The present study investigated 190 first-year Japanese undergraduates’ performance on the IELTS test and the factors that influenced this performance. Participants took two IELTS tests and completed a survey about their language learning history during pre-tertiary and tertiary education and about their preparation for the IELTS test. Nineteen students also participated in follow-up interviews.
Test results showed that the participants excelled at reading, followed by listening, while they were relatively much weaker in writing and speaking. Mean overall and speaking scores significantly increased, with greater gain occurring at lower proficiency levels.
Regression tree analyses were performed on the score data with 70 variables selected from the survey data as covariates. Key explanatory factors for the first and second test scores and for the subset of participants whose score increased included experience of living and/or studying abroad, motivation to study writing, amount of writing practice, and the type of test preparation (i.e. spoken fluency, test techniques).

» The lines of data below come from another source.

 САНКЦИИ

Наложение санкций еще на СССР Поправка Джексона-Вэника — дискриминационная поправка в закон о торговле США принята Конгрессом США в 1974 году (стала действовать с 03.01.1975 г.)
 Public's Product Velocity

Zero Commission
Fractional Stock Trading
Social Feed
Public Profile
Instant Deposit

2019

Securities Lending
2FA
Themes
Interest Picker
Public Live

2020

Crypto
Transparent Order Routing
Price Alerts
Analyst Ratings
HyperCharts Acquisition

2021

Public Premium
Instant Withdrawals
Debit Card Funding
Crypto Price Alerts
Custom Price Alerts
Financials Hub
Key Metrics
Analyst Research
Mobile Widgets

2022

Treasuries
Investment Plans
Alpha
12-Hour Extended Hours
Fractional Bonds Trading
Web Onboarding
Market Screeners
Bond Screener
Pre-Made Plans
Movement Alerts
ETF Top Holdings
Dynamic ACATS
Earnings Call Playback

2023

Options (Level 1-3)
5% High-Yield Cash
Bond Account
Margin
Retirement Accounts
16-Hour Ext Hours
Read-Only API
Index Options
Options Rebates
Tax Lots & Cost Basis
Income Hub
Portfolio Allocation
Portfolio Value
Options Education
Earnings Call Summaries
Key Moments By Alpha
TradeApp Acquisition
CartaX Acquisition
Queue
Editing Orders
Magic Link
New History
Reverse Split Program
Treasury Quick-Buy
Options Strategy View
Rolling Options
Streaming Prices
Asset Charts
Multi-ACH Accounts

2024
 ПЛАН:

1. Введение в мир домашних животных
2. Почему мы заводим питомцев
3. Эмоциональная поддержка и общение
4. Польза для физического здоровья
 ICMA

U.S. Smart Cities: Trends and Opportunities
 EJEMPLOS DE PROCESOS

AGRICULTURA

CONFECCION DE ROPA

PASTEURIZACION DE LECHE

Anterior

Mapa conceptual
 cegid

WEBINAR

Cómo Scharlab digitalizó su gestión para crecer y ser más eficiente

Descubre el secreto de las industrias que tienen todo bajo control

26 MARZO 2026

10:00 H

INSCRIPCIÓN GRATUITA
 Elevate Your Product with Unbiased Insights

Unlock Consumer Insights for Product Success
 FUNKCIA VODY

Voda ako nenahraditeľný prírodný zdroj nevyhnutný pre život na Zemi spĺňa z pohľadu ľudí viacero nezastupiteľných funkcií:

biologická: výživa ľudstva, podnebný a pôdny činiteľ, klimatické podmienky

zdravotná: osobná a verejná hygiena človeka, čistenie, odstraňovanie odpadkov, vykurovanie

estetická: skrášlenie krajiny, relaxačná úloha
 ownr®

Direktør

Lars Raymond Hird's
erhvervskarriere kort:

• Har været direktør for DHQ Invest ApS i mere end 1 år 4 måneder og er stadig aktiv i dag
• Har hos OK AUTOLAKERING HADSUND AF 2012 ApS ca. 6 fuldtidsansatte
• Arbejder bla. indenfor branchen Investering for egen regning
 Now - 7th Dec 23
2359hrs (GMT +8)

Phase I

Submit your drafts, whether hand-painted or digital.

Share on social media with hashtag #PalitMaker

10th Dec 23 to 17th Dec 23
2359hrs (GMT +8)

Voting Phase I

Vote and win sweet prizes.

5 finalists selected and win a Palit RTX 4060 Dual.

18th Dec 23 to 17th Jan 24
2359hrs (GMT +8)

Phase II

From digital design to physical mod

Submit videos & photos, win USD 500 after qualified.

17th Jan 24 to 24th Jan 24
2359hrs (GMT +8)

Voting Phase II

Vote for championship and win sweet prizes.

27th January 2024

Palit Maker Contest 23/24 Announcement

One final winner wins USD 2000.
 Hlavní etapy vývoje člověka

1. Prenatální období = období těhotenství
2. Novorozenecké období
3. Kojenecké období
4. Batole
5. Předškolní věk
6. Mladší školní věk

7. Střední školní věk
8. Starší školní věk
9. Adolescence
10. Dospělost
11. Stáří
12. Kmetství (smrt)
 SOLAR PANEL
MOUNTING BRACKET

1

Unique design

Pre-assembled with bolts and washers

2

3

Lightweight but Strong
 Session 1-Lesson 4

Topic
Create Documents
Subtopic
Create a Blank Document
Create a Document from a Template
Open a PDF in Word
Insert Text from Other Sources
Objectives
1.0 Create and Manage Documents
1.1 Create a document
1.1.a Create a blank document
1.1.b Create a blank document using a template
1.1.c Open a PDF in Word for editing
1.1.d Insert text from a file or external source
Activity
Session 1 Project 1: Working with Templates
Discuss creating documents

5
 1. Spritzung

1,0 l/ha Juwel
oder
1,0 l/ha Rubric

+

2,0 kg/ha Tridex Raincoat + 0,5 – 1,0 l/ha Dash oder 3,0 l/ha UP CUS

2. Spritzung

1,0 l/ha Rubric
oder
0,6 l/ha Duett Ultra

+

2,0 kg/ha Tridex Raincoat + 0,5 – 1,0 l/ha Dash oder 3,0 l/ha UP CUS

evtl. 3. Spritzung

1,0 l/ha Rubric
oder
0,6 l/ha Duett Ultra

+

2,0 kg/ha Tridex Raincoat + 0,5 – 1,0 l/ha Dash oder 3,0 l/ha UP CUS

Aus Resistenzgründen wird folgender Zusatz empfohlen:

Survey and interview data revealed that pre-tertiary education in Japan is highly focused on university entrance exam preparation, leading to a bias towards studying reading and, to a lesser extent, listening and writing, while speaking in English is virtually non-existent in the curriculum. These findings demonstrate a strong washback effect from current university entrance exams and help to explain the imbalance of skills identified using the IELTS test.
Regarding test-takers’ preparation for IELTS, they reported practicing speaking and writing, being motivated to study these skills and, as a result, perceived the greatest improvement in these skills. It is likely that this increase in practice of productive skills led to the actual increase in speaking test performance observed over the period.
Recommendations for using IELTS in the Japanese tertiary context are presented in light of the observed benefits, particularly regarding the potential for positive washback on productive skills.